There’s no one best way to teach young students how to read. Learning to read is a developmental process that takes time. Every child learns differently, so it’s important to incorporate different teaching strategies to hold their attention and keep them interested in learning.
Teaching students to read doesn’t always have to be about formal lessons or worksheets. In fact, sometimes the best lessons are learned when children don’t even realize they are learning. Here are some practical ideas you can incorporate into the classroom to help your students become independent readers.
1. Display letters and words around the classroom
Children are naturally curious. Displaying different words and letters around the classroom encourages students to ask questions about the words and learn without even realizing they’re learning. Try labeling objects around the room like windows, doors, chairs, and whiteboards, or pinning words like ‘black’, ‘red’ and ‘blue’ to the wall, with the font being in that color. Children will learn to associate the words with the objects they see.
2. Create word families
Word families are words that rhyme. Teaching students about word families helps them see patterns in text and encourages them to begin reading by grouping sets of letters within a word. Once they recognize the word ‘hop’, they’ll be able to find patterns in rhyming words like ‘top’, ‘pop’ and ‘stop’. A fun way to incorporate this activity into the classroom is by playing a game using a corkboard. Write a list of words on the left-hand side, and the second list of words that rhyme with them on the right-hand side (you could even try using a theme for the words, e.g. Christmas-related words in December). Place pins beside each word and have students link a piece of string from the pin of a word on the left, to the rhyming word on the right-hand side. Not only is this a fun activity to help students learn about word families, it also helps develop their fine motor skills.
3. Play decoding games
Decoding is the process of sounding words out. Once a child has learned the sounds that each letter, or group of letters, make, they’ll be able to begin putting words together. Learning to decode is an important step in learning to read, as the more students decode words, the more quickly they’ll be able to automatically identify words. To make the process of decoding a little bit more fun for students, consider incorporating games into the process. This can be as simple as buying little finger puppets for the students and having them wear them while pointing to the letters as they sound them out.
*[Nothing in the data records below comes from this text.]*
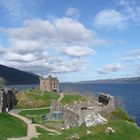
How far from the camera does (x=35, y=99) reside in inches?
4237

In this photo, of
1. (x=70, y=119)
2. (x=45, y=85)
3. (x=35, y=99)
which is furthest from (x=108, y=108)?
(x=45, y=85)

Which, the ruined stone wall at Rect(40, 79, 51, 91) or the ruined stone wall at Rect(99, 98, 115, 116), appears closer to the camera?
the ruined stone wall at Rect(99, 98, 115, 116)

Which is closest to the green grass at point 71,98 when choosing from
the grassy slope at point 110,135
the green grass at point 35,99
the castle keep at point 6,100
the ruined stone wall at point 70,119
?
the green grass at point 35,99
4. Teach phonemic awareness
Phonemes are the smallest sounds in the English language, made of consonants, short vowels, long vowels, and digraphs like ‘th’, ‘sh’ and ‘ch’. Children must learn how different letters make different sounds. For example, the ‘a’ in ‘table’ is a long vowel, as opposed to the short vowel ‘a’ in ‘sack’. Phonemic awareness means learning those sounds and how to manipulate them within a word and is an important step towards helping children to spell and decode. One thing you could do to help bring awareness to phonemes and how to separate the sounds of words from their meanings is to call up children one-by-one using their first names without the initial sound (e.g., [S]arah). The children have to figure out who’s name has been called and what sound is missing.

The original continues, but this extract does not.